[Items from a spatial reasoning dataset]
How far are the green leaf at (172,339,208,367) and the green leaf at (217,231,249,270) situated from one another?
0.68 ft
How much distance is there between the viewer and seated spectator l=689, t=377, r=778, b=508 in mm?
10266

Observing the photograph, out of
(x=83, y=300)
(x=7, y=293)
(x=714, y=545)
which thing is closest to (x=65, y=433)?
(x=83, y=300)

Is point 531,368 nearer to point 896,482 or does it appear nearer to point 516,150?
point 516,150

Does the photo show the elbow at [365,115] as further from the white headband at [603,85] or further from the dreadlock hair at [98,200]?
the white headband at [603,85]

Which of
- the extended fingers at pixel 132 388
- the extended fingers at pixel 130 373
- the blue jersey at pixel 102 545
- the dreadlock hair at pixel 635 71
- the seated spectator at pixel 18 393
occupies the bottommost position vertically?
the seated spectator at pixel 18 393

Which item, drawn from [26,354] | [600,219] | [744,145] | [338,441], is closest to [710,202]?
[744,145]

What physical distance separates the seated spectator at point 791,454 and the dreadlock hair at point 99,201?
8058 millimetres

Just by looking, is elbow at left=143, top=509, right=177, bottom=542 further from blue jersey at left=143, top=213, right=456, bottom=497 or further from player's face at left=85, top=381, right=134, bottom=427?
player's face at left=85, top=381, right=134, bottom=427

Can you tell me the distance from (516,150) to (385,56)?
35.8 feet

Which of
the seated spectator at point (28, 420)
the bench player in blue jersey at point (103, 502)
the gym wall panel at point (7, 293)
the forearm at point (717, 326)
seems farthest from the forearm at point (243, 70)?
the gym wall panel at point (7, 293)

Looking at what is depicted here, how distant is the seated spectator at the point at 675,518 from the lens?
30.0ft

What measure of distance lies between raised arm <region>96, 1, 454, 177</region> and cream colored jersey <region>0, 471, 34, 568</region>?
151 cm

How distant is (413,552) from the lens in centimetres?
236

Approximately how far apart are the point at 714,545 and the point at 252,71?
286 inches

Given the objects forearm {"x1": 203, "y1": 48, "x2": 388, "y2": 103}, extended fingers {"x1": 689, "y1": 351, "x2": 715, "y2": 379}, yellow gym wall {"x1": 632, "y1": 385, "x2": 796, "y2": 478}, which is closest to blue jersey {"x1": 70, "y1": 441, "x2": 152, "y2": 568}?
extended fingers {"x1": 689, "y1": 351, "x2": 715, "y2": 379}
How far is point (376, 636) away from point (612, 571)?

◆ **TASK INSTRUCTIONS**: Copy out the lines above from the one with "How distant is (413,552)" through the end of the items, keeping every character unchanged.

◆ **WRITTEN SOLUTION**:
How distant is (413,552) from the lens in centimetres?
236

Approximately how far apart are the point at 714,545 and the point at 252,71?
286 inches

Given the objects forearm {"x1": 203, "y1": 48, "x2": 388, "y2": 103}, extended fingers {"x1": 689, "y1": 351, "x2": 715, "y2": 379}, yellow gym wall {"x1": 632, "y1": 385, "x2": 796, "y2": 478}, which is closest to blue jersey {"x1": 70, "y1": 441, "x2": 152, "y2": 568}?
extended fingers {"x1": 689, "y1": 351, "x2": 715, "y2": 379}
How far is point (376, 636) away from point (612, 571)?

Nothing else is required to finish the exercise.